We yearn to create something outside ourselves. We are not satisfied by who we are inwardly, we strive to be able to create something we can put on the shelf. Something that our next bad mood won't be able to take away.

The Tanya teaches that every Mitzvah we perform is a creation of a piece of art. “this unity (created by the Mitzvah) is eternal in heaven”; there is a place that the good in our lives is captured and is everlasting, future negativity can't detract from its beauty.

The artist hangs his creation on the wall, then evolves to discover that he must place the art in his heart. Filling his life with everlasting beautiful moments.

Thursday, November 4, 2010

The Modern Malchut

I always felt bad for Malchut (the divine attribute of kingship). Ever since the European revolutions in 19th and 20th century monarchy is foreign, leaving much of the Chasidic teachings on Malchut a bit outdated.

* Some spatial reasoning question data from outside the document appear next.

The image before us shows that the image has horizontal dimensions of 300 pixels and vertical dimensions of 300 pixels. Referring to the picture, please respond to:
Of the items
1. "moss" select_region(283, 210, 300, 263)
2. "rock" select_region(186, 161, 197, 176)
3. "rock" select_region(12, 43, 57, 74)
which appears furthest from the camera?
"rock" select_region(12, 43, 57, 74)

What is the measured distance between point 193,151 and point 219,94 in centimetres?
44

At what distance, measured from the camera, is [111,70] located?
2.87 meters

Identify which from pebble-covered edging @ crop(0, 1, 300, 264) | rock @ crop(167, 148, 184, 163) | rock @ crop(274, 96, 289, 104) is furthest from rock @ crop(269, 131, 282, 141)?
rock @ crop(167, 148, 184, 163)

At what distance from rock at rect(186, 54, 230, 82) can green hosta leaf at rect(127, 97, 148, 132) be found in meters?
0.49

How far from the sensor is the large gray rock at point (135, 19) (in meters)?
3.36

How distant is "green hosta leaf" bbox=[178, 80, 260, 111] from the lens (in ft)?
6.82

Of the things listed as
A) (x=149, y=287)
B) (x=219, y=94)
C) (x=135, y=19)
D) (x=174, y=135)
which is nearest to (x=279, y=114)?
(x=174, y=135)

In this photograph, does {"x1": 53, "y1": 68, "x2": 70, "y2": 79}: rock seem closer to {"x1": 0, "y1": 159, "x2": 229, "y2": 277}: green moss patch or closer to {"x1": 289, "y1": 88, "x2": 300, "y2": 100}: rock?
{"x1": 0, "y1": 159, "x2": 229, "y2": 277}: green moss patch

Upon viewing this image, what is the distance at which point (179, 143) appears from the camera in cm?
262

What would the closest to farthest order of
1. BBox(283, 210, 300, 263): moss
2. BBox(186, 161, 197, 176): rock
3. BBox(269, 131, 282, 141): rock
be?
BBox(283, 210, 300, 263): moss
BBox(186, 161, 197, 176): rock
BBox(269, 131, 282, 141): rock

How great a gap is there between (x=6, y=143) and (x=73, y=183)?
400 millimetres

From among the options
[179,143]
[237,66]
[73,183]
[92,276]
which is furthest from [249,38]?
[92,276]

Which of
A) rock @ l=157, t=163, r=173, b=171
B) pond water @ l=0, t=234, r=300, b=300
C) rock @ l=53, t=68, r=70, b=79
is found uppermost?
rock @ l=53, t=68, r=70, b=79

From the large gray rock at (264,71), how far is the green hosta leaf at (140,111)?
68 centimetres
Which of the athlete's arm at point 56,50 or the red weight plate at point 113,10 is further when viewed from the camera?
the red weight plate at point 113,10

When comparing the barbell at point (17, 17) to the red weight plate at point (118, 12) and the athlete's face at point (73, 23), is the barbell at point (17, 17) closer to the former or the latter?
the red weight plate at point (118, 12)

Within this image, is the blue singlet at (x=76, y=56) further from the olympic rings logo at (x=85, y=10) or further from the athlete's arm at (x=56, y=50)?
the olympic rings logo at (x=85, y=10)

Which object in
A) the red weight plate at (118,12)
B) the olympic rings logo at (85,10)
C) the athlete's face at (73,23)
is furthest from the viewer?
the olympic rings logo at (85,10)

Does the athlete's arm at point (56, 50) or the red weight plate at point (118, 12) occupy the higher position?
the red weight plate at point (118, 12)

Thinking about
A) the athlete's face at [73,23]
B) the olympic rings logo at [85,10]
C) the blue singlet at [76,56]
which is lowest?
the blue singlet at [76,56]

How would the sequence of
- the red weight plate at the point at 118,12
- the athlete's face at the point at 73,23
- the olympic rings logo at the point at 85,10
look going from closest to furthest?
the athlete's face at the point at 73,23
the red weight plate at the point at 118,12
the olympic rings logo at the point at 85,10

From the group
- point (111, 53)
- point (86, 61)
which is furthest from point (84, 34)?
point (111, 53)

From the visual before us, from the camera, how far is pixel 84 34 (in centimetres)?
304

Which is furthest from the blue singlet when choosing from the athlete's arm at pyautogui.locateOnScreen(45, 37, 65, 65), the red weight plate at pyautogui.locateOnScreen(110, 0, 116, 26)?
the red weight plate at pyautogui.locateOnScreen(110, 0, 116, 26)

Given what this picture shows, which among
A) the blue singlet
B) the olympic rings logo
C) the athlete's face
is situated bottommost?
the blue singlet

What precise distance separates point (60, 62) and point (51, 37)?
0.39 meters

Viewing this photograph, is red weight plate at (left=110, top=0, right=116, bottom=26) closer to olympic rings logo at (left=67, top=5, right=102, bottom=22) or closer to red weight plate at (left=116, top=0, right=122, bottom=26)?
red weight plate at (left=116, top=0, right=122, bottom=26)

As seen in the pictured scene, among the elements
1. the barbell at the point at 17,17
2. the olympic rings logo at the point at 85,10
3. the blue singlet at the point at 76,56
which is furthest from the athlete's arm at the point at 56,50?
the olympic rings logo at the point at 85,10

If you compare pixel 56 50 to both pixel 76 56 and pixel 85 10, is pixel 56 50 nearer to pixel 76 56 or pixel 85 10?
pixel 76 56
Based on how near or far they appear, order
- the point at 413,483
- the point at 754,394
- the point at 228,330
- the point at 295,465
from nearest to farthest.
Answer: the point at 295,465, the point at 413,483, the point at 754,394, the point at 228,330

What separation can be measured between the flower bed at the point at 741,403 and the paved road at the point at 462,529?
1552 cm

This morning it occurred to me that one aspect of Malchut can be better understood in a modern democracy.
Chasudus says that Malchut is the attribute of speech – expressing to others what was concealed within the person. The reason that speech is associated with kingship is because the king rules by the decrees he commands with his speech.

Never was this point clearer then with the modern politician, whose primary way of gaining power is the spoken word. A person with the greatest ideas will never get elected unless he can persuade people with his words.